The equivalence between Stein variational gradient descent
and black-box variational inference

Casey Chu Kentaro Minami Kenji Fukumizu

Abstract

We formalize an equivalence between two popular methods for Bayesian inference: Stein variational gradient descent (SVGD) and black-box variational inference (BBVI). In particular, we show that BBVI corresponds precisely to SVGD when the kernel is the neural tangent kernel. Furthermore, we interpret SVGD and BBVI as kernel gradient flows; we do this by leveraging the recent perspective that views SVGD as a gradient flow in the space of probability distributions and showing that BBVI naturally motivates a Riemannian structure on that space. We observe that kernel gradient flow also describes dynamics found in the training of generative adversarial networks (GANs). This work thereby unifies several existing techniques in variational inference and generative modeling and identifies the kernel as a fundamental object governing the behavior of these algorithms, motivating deeper analysis of its properties.

Machine Learning, ICML

1 Introduction

The goal of Bayesian inference is to compute the posterior $P(x|z)$ over a variable of interest $x$ . In principle, this posterior may be computed from the prior $P(x)$ and the likelihood $P(z|x)$ of observing data $z$ , using the equation

p(x):=P(x|z)=\frac{P(z|x)P(x)}{\int P(z|x)P(x)\,dx}.

(1)

We denote the posterior as $p(x)$ for convenience of notation. Unfortunately, the integral in the denominator is usually intractable, which motivates variational inference techniques, which approximate the true posterior $p(x)$ with an approximate posterior $q(x)$ , often by minimizing the KL divergence $\mathrm{KL}(q(x)\,\|\,p(x))$ . In this paper, we consider two popular variational inference techniques, black-box variational inference (Ranganath et al., 2014) and Stein variational gradient descent (Liu & Wang, 2016), and show that they are equivalent when viewed as instances of kernel gradient flow.

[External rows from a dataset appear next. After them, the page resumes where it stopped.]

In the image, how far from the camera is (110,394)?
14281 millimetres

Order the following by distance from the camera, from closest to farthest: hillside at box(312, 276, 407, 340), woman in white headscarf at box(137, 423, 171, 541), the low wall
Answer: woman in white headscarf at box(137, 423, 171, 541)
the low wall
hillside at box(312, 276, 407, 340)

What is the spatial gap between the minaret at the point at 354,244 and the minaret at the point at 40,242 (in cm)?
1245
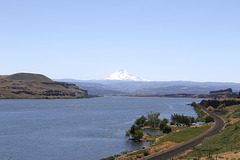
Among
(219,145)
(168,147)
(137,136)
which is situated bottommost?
(137,136)

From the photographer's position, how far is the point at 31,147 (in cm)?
8325

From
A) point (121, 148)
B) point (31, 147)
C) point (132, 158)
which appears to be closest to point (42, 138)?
point (31, 147)

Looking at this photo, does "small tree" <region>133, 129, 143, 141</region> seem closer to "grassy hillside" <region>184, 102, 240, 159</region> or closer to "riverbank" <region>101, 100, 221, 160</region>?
"riverbank" <region>101, 100, 221, 160</region>

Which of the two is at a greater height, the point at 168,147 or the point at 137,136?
the point at 168,147

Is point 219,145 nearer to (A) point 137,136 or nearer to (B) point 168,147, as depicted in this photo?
(B) point 168,147

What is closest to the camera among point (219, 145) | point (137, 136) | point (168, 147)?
point (219, 145)

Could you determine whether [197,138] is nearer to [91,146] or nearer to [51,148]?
[91,146]

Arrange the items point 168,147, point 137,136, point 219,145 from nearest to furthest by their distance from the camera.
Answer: point 219,145 → point 168,147 → point 137,136

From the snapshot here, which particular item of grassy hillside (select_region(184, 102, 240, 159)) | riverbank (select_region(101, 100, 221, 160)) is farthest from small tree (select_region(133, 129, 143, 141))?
grassy hillside (select_region(184, 102, 240, 159))

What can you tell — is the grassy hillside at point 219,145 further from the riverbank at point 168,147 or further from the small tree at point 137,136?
the small tree at point 137,136

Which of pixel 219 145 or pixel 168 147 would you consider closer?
pixel 219 145

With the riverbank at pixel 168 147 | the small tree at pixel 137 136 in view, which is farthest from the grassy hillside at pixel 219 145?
the small tree at pixel 137 136

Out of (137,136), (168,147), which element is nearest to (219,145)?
(168,147)

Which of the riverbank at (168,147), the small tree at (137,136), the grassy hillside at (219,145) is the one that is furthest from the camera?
the small tree at (137,136)
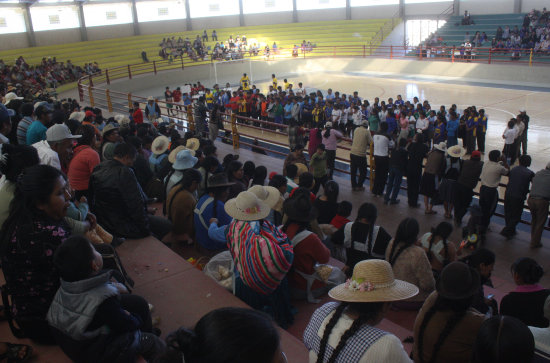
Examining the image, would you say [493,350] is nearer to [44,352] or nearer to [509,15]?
[44,352]

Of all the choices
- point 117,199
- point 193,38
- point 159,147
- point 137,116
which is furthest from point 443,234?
point 193,38

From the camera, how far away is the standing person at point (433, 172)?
7570 mm

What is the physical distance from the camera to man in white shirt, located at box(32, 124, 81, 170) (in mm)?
4699

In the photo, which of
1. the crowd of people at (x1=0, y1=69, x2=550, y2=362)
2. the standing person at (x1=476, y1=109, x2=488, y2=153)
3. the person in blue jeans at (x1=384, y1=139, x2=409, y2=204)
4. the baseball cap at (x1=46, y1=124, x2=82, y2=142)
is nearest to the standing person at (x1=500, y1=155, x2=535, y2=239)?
the crowd of people at (x1=0, y1=69, x2=550, y2=362)

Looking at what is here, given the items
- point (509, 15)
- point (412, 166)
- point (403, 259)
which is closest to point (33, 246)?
point (403, 259)

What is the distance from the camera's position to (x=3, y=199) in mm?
3262

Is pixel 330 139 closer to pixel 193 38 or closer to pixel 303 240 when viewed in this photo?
pixel 303 240

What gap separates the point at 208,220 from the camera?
15.2 ft

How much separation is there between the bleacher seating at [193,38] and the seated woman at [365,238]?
2828 centimetres

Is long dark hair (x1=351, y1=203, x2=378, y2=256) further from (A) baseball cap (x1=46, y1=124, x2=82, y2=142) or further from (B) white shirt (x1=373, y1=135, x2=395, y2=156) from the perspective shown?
(B) white shirt (x1=373, y1=135, x2=395, y2=156)

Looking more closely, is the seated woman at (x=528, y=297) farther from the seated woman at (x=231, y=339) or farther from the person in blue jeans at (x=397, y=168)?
the person in blue jeans at (x=397, y=168)

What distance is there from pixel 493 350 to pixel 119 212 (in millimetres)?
3601

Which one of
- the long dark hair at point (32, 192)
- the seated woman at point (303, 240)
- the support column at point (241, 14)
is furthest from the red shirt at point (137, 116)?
the support column at point (241, 14)

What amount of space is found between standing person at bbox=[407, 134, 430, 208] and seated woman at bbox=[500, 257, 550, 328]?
442 cm
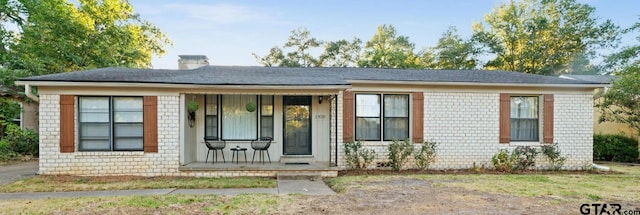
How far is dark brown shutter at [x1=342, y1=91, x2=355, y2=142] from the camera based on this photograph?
29.2ft

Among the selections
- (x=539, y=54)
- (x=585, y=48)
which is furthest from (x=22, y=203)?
(x=585, y=48)

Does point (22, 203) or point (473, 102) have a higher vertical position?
point (473, 102)

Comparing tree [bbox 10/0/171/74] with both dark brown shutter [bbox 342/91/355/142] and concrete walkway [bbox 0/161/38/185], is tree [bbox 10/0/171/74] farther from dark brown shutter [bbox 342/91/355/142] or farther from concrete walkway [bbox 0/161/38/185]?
dark brown shutter [bbox 342/91/355/142]

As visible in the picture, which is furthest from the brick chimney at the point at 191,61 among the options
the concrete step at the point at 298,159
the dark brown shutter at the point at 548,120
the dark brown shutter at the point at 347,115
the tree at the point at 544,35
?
the tree at the point at 544,35

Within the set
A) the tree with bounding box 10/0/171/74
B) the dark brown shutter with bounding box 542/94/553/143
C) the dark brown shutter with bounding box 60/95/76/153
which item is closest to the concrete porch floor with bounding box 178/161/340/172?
the dark brown shutter with bounding box 60/95/76/153

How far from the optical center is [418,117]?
9102 mm

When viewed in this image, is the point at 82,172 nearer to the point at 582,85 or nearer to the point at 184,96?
the point at 184,96

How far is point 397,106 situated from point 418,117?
2.11 feet

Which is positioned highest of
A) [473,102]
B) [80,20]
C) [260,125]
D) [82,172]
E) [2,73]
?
[80,20]

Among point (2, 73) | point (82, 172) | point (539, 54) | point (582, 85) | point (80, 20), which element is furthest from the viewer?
point (539, 54)

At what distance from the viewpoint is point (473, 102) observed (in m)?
9.23

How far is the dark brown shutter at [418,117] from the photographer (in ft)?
29.8

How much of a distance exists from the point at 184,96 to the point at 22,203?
3.60 metres

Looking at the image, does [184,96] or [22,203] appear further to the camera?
[184,96]
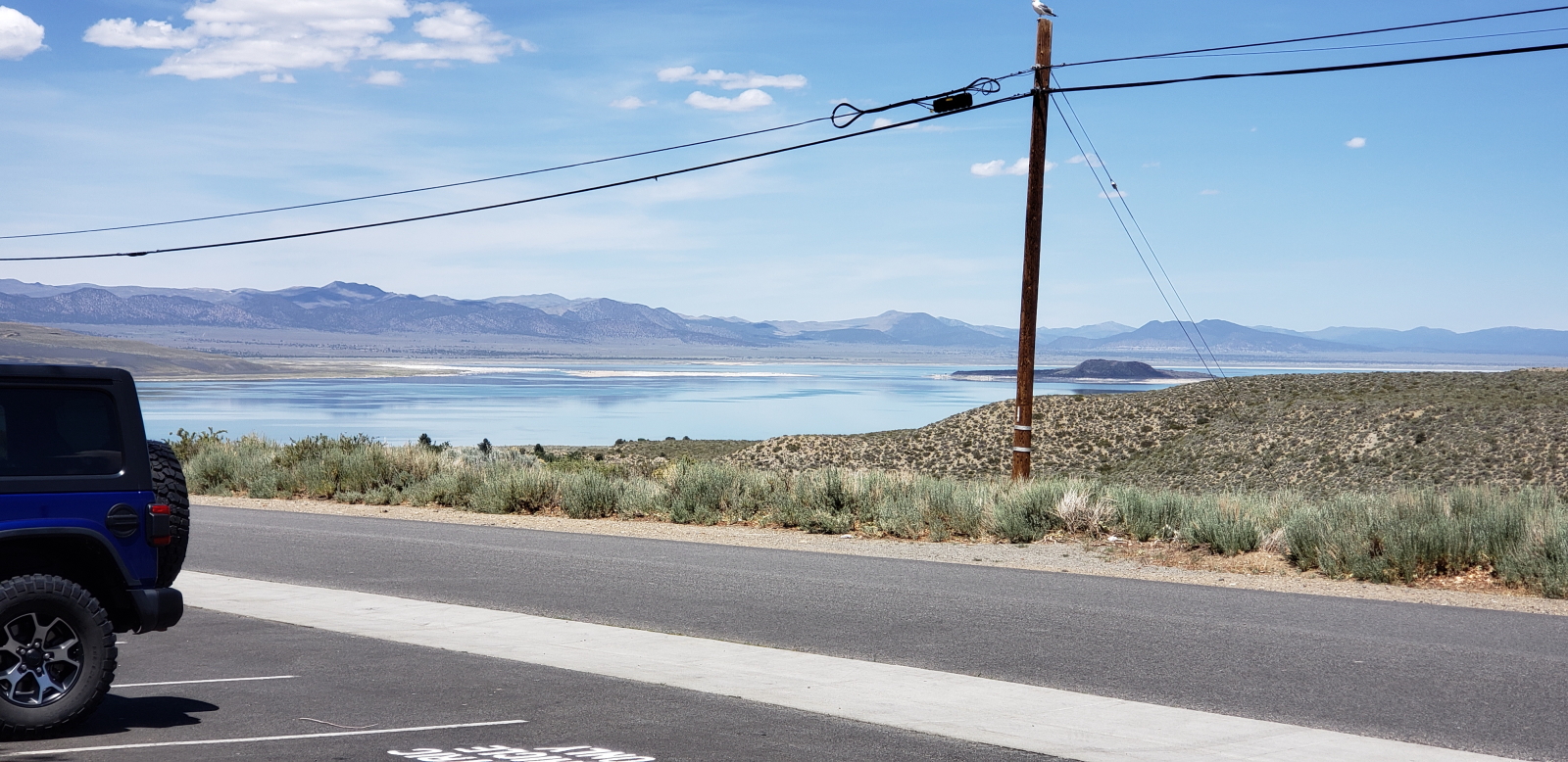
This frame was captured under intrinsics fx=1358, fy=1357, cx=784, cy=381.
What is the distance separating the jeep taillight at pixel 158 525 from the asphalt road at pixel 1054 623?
15.1 feet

2 Stein variational gradient descent

Stein variational gradient descent (Liu & Wang, 2016), or SVGD, is a technique for Bayesian inference that approximates the true posterior $p(x)$ with a set of particles $x_{1},\ldots,x_{n}$ .

In the continuous-time limit of small step size, each particle undergoes the update rule

\frac{dx_{i}}{dt}=\mathbb{E}_{y\sim q_{t}}[k(x_{i},y)\nabla_{y}\log p(y)+\nabla_{y}k(x_{i},y)],

(2)

where $q_{t}$ denotes the empirical distribution of particles at time $t$ :

q_{t}=\frac{1}{n}\sum_{i=1}^{n}\delta_{x_{i}(t)},

(3)

and $k(x,y)$ is a user-specified kernel function, such as the RBF kernel $k(x,y)=e^{-||x-y||^{2}}$ .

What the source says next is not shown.